Asymmetric algorithms are based on hard problems such as factoring large integers or calculating discrete logarithms. A mathematical problem is considered hard if it cannot be solved by computation because the amount of calculations involved would be impractical (even if it were theoretically possible). Put simply, confidence in an asymmetric algorithm is built up over time, based on the difficulty of solving the underlying mathematical problem.

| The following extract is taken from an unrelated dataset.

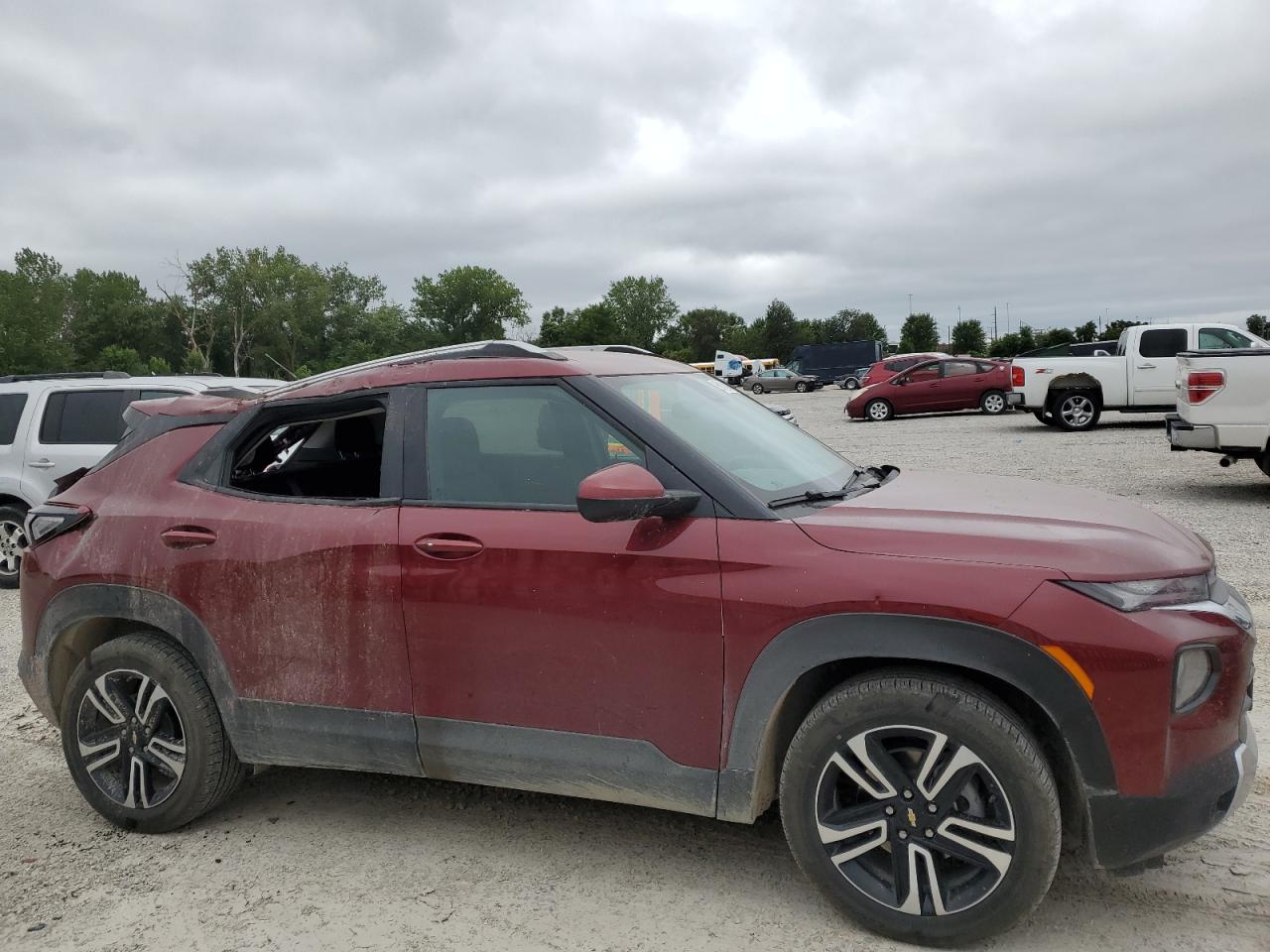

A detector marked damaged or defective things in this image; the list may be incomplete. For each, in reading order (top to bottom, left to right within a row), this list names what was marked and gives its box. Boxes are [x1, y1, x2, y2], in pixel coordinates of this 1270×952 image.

damaged red suv [15, 341, 1254, 944]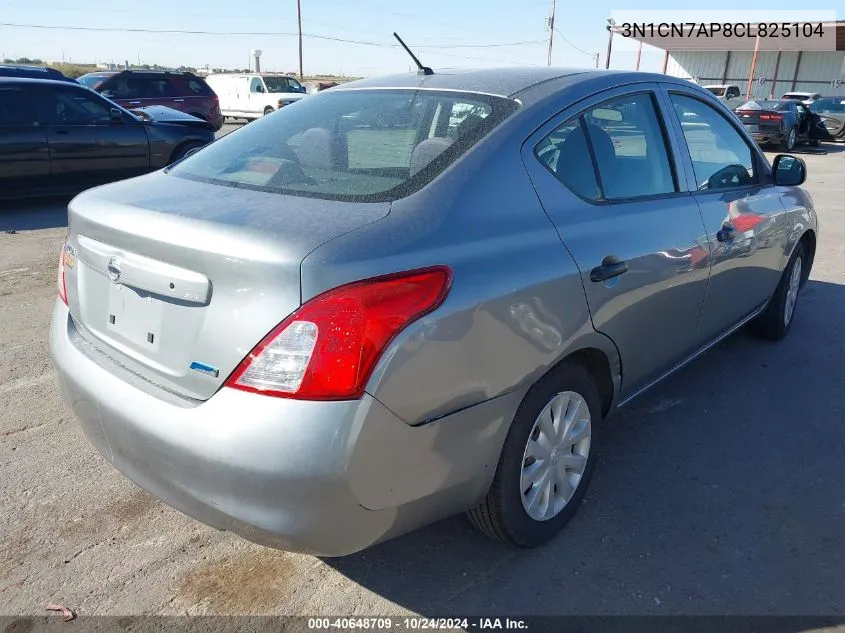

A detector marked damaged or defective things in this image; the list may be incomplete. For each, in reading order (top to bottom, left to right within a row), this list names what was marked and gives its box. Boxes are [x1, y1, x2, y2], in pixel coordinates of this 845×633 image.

First-generation asymmetric cryptosystems

First-generation asymmetric cryptosystems all use relatively long keys. The most important new features they introduced were key exchange and signature with non-repudiation. The best-known are:

Diffie-Hellman (or DH): published in 1976, this cryptosystem introduced a new method for establishing a shared secret, called the “Diffie-Hellman key exchange”, based on a discrete logarithm problem.
RSA (named after the initials of its inventors, Ron Rivest, Adi Shamir and Leonard Adleman, three MIT cryptographers): published in 1978, this cryptosystem is based on large integer factoring. To this day, it remains one of the best-known and most widely used asymmetric cryptosystems. It can be used for both encryption/decryption operations and for electronic signatures. It is used, for example, to authenticate a bank card at a payment terminal.
DSA (Digital Signature Algorithm): introduced in the early 1990s by the NIST, is a crypto-signature system. It is based on a discrete logarithm problem. It has been superseded by a new generation of cryptosystems based on elliptic curves.

Eliptic curve cryptography (ECC)

Introduced in 1985, this new-generation cryptography enabled a paradigm shift by using discrete logarithm problems on elliptic curves: instead of applying discrete logarithm calculations to integers, these calculations are performed based on the points of an elliptic curve. This makes it possible to work with keys of significantly shorter length than first-generation asymmetric cryptosystems, while achieving an equivalent level of security—because the volume of calculations required to break an elliptic curve algorithm increases significantly faster with key size.

This advantage of elliptic curve cryptography makes it very valuable for performing cryptographic computations in a resource-constrained environment such as secure elements that can be found on smart cards or embedded in various devices. Asymmetric cryptosystems based on elliptic curves have numerous applications in embedded cryptography. They are used for IMSI encryption in 5G SIMs, as well as in passports for mutual authentication between the chip and the reader.

Most asymmetric elliptic curve cryptosystems are the legacy of first-generation discrete logarithm cryptosystems, for example:

ECDH (Elliptic Curve Diffie-Hellman) is a variant of the DH cryptosystem and, like DH, enables a secret to be established between two parties. The fact that it is based on elliptic curves makes it both faster and more efficient.
ECDSA (Elliptic Curve Digital Signature Algorithm) is a variant of the DSA cryptosystem that has now superseded it. Compared with RSA, it also requires less memory and computing time, making it well suited to securing an ever-increasing number of communications with mobile devices.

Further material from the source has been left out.